Con una sonrisa en los labios, como hubiera querido su padre, recibió Ana Cueto a todos aquellos que acudieron a despedirse del comunicador. En representación del Gobierno regional acudió el consejero de Sanidad, Francisco del Busto, quien destacó que con la muerte de Juan Cueto «se muere una parte de Asturias. Fue una persona que dedicó toda su vida a trabajar por Asturias y a escribir por Asturias. Siempre digo que no hay nadie insustituible, pero este tipo de personas sí lo son. Siempre ha marcado pautas, siempre ha estado delante y es muy difícil sustituir a personas de este calibre».
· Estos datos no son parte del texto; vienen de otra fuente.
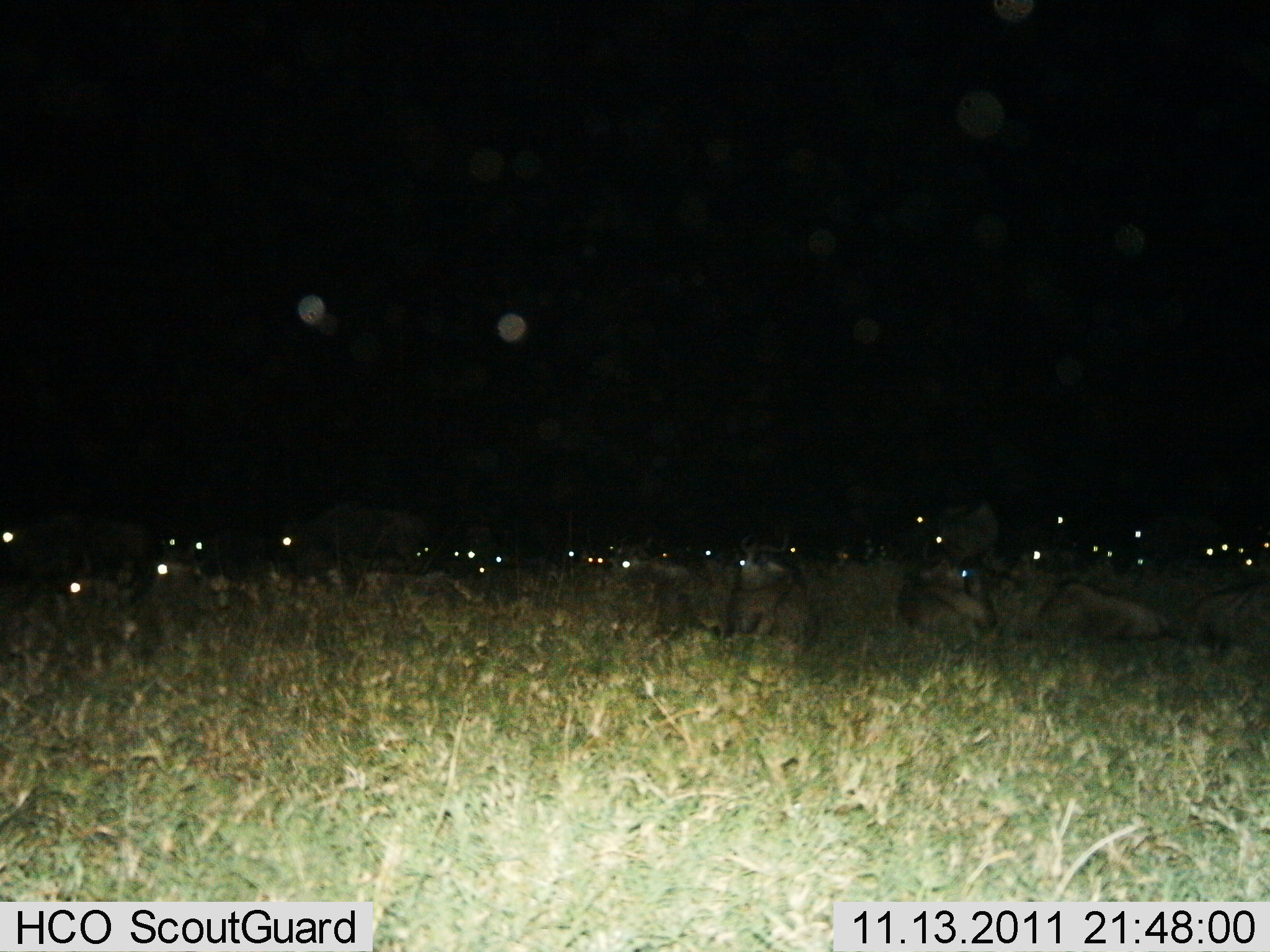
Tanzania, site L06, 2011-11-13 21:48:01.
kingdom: Animalia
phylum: Chordata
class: Mammalia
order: Artiodactyla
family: Bovidae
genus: Connochaetes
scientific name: Connochaetes taurinus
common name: blue wildebeest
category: wildebeest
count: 11-50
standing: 18%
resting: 91%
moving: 9%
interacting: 9%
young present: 0%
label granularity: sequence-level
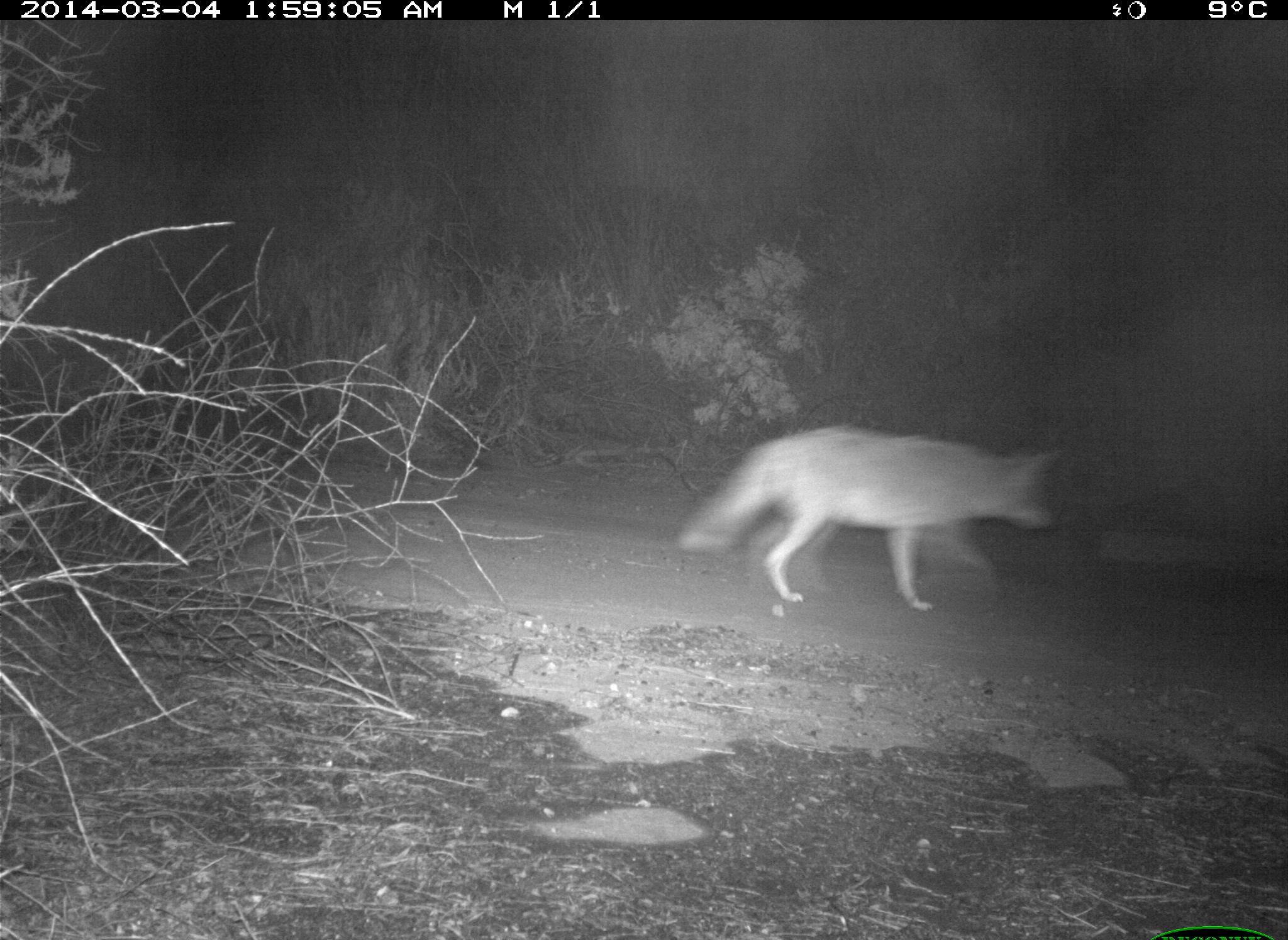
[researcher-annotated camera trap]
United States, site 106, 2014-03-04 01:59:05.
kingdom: Animalia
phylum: Chordata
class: Mammalia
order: Carnivora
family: Canidae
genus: Canis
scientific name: Canis latrans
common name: coyote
El perfil intelectual de Cueto, que recibió la Medalla de Oro del Principado, que fue Hijo Adoptivo de Gijón, que recibió el César González Ruano y el Francisco Cerecedo, es para el director de la Fundación EdP, Nicanor Fernández, «enorme. Siempre veía mucho más que el resto. Es una pena que no haya más asturianos como él, porque esta región sería distinta».

El fundador de 'Los Cuadernos del Norte' también pasó por la Universidad de Oviedo no solo como estudiante, sino como profesor, un tiempo que recordó el rector de la institución asturiana, Santiago García Granda. «Fue un dinamizador de la cultura, un visionario, una persona avanzada a su tiempo y muy trabajador. Estamos orgullosos de que hiciera una parte de su carrera en la Universidad de Oviedo y de que fuera profesor», señaló.

Legado

Enseñar, divulgar su legado es lo que reclamó el secretario general de la Federación Socialista Asturiana, Adrián Barbón, durante la despedida al que fue el introductor de la televisión moderna en España. «Asturias pierde a uno de sus grandes hijos. Hay una necesidad de que se transmita a las próximas generaciones lo que representó Juan Cueto, que todo eso no se quede solo en la gente que lo conoció. Es importante que los jóvenes lo puedan descubrir. Eso sería lo mejor, conservar su legado».

A las muestras de condolencia en un acto íntimo en el que no iba a haber intervenciones, pero en el que terminó por haberlas, su sumaron más personalidades como la presidenta de la Asociación de Escritores de Asturias, Esther García; el catedrático de la Universidad de Oviedo Lluis Xabel Álvarez; el escritor Miguel Barrero; el también escritor y colaborador de este diario Xuan Bello; la librera Conchita Quirós, y el exalcalde de Oviedo Antonio Masip, entre otros. Todos juntos para despedir a una persona fundamental para entender la comunicación y el periodismo en España de las últimas décadas.